Reproduce the listing below precisely, leaving every line intact.

ENTRIES SHOWN Block Start

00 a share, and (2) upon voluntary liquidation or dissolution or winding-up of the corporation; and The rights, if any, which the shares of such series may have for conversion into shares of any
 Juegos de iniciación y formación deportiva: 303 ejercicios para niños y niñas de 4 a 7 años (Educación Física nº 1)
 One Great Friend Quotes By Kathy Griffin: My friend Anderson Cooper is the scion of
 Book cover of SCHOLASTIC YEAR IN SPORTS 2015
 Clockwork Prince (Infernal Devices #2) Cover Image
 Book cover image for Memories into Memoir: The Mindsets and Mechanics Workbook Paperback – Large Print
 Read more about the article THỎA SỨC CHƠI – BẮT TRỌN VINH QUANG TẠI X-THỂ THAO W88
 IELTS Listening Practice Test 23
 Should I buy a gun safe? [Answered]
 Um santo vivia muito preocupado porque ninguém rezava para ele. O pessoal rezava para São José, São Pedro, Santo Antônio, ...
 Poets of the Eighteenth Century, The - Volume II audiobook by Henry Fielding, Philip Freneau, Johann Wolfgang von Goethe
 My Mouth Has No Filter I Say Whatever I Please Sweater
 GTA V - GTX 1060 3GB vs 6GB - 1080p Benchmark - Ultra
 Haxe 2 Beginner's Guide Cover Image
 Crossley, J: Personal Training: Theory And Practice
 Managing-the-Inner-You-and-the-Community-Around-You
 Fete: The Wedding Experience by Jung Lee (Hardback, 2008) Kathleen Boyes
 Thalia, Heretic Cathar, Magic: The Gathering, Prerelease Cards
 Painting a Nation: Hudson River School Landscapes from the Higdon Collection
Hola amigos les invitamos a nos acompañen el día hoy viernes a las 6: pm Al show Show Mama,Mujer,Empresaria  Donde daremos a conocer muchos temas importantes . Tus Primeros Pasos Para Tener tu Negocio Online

ENTRIES SHOWN Block End

### [RESULT OF THE EXERCISE]
00 a share, and (2) upon voluntary liquidation or dissolution or winding-up of the corporation; and The rights, if any, which the shares of such series may have for conversion into shares of any
 Juegos de iniciación y formación deportiva: 303 ejercicios para niños y niñas de 4 a 7 años (Educación Física nº 1)
 One Great Friend Quotes By Kathy Griffin: My friend Anderson Cooper is the scion of
 Book cover of SCHOLASTIC YEAR IN SPORTS 2015
 Clockwork Prince (Infernal Devices #2) Cover Image
 Book cover image for Memories into Memoir: The Mindsets and Mechanics Workbook Paperback – Large Print
 Read more about the article THỎA SỨC CHƠI – BẮT TRỌN VINH QUANG TẠI X-THỂ THAO W88
 IELTS Listening Practice Test 23
 Should I buy a gun safe? [Answered]
 Um santo vivia muito preocupado porque ninguém rezava para ele. O pessoal rezava para São José, São Pedro, Santo Antônio, ...
 Poets of the Eighteenth Century, The - Volume II audiobook by Henry Fielding, Philip Freneau, Johann Wolfgang von Goethe
 My Mouth Has No Filter I Say Whatever I Please Sweater
 GTA V - GTX 1060 3GB vs 6GB - 1080p Benchmark - Ultra
 Haxe 2 Beginner's Guide Cover Image
 Crossley, J: Personal Training: Theory And Practice
 Managing-the-Inner-You-and-the-Community-Around-You
 Fete: The Wedding Experience by Jung Lee (Hardback, 2008) Kathleen Boyes
 Thalia, Heretic Cathar, Magic: The Gathering, Prerelease Cards
 Painting a Nation: Hudson River School Landscapes from the Higdon Collection
Hola amigos les invitamos a nos acompañen el día hoy viernes a las 6: pm Al show Show Mama,Mujer,Empresaria  Donde daremos a conocer muchos temas importantes . Tus Primeros Pasos Para Tener tu Negocio Online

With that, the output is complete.